Source passage:
[start]
Students Set Up China's First High School Web Server


CAMBRIDGE, MA--The road to instantaneous worldwide communication is being paved but still requires a bit of airplane travel. The link between Shanghai's Number 2 Secondary School and the rest of the world has just been forged by two MIT students who traveled to China last summer to set up the country's first high school Web server.

The Master of Engineering in Electrical Engineering students, Ron Cao and Jake Seid traveled to Shanghai to teach the students from the Number 2 Secondary School attached to East China Normal University about e-mail and the Internet, to train them how to make home pages using HTML, and show them how to set up and maintain a Web server.

Their project, the "Computer Educational Development Initiative in Shanghai China" had three goals:1) to enable the students to use their technical understanding to advance computer-aided education in China,2) to build multi-cultural understanding and awareness between younger generation Chinese and Americans,3) to create an opportunity for MIT undergraduates to form a lasting relationship with students and teachers at a Chinese high school.

"Not only will e-mail facilitate communication between East and West, but, as other Chinese high schools follow the model set by the Number 2 School, e-mail will facilitate communication among the younger generation of China's many provinces," said Cao.

Cao and Seid helped the school to set up e-mail accounts for both students and teachers to enable communication between MIT and the high school.

At the end of five weeks, the high school students had created China's first student home pages, China's first Internet educational program (where students can do math, physics, and chemistry problems on the Web in Chinese), and China's first on-line Chinese HTML primer.

"This is one of the most exciting projects we've started," said Prof. Suzanne Berger, head of the MIT International Science and Technology Initiative (MISTI), which along with the Eloranta Fellowship funded the student project.

"One of the most striking lessons I learned was the importance of being able to see issues from a non-American point of view," explained Seid. In order to understand the needs and concerns of another culture, you can't assume that the "American way" of doing things will always be correct. This experience will make me more sensitive to differences in perspectives that exist across cultures."
[end]
What is required:
Write out the article on China's first high school Web server word for word, from "Their project, the" to "Chinese high school.". Rely only on the article above.

[Records from a set of spatial questions]
[start]
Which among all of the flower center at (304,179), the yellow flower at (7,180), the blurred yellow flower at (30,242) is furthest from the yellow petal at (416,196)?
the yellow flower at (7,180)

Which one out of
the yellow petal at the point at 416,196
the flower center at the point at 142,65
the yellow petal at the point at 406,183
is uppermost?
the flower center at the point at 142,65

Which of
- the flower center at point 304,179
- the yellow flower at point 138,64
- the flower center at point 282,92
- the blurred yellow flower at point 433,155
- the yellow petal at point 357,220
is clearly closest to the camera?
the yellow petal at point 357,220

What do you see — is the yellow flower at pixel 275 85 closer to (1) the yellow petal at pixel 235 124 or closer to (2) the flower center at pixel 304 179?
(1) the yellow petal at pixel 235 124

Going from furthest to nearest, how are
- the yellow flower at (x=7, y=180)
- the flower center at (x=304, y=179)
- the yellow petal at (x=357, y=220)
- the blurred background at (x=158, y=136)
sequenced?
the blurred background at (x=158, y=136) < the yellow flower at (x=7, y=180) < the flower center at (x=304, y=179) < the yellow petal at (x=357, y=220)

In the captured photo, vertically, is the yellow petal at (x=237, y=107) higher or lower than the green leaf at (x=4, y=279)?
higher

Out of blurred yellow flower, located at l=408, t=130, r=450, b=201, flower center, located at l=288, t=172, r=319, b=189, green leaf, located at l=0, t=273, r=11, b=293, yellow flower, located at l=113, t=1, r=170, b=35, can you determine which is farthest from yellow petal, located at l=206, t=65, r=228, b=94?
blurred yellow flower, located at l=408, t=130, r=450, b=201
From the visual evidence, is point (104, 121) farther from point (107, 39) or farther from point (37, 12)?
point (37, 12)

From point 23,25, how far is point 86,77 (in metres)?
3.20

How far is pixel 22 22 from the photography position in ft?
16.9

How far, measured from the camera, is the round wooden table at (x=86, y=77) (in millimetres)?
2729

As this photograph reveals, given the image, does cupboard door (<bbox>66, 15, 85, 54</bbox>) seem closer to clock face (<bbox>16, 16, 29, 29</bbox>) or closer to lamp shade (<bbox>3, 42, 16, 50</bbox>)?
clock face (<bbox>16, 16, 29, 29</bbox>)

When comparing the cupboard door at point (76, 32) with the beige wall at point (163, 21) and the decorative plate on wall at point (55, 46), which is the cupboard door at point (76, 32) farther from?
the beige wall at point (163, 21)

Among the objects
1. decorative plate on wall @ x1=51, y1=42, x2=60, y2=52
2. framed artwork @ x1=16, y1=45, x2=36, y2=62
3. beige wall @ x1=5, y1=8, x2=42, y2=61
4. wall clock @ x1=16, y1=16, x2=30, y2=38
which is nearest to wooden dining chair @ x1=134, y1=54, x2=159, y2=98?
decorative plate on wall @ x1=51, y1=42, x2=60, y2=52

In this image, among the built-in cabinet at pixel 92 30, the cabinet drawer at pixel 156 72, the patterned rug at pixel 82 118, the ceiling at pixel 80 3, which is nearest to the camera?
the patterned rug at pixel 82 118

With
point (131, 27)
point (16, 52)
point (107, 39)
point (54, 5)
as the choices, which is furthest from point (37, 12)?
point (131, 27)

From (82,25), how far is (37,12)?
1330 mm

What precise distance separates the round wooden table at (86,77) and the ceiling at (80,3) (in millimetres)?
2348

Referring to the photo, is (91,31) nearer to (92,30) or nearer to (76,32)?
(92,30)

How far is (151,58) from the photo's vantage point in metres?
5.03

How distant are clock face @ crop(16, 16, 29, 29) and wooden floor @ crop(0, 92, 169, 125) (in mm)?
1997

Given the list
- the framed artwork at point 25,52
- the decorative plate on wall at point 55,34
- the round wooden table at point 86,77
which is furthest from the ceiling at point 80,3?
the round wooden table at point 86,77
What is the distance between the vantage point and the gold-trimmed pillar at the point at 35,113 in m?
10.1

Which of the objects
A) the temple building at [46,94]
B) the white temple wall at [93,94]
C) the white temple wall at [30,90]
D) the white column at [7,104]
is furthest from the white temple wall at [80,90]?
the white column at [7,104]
[end]
Result of this task:
Their project, the "Computer Educational Development Initiative in Shanghai China" had three goals:1) to enable the students to use their technical understanding to advance computer-aided education in China,2) to build multi-cultural understanding and awareness between younger generation Chinese and Americans,3) to create an opportunity for MIT undergraduates to form a lasting relationship with students and teachers at a Chinese high school.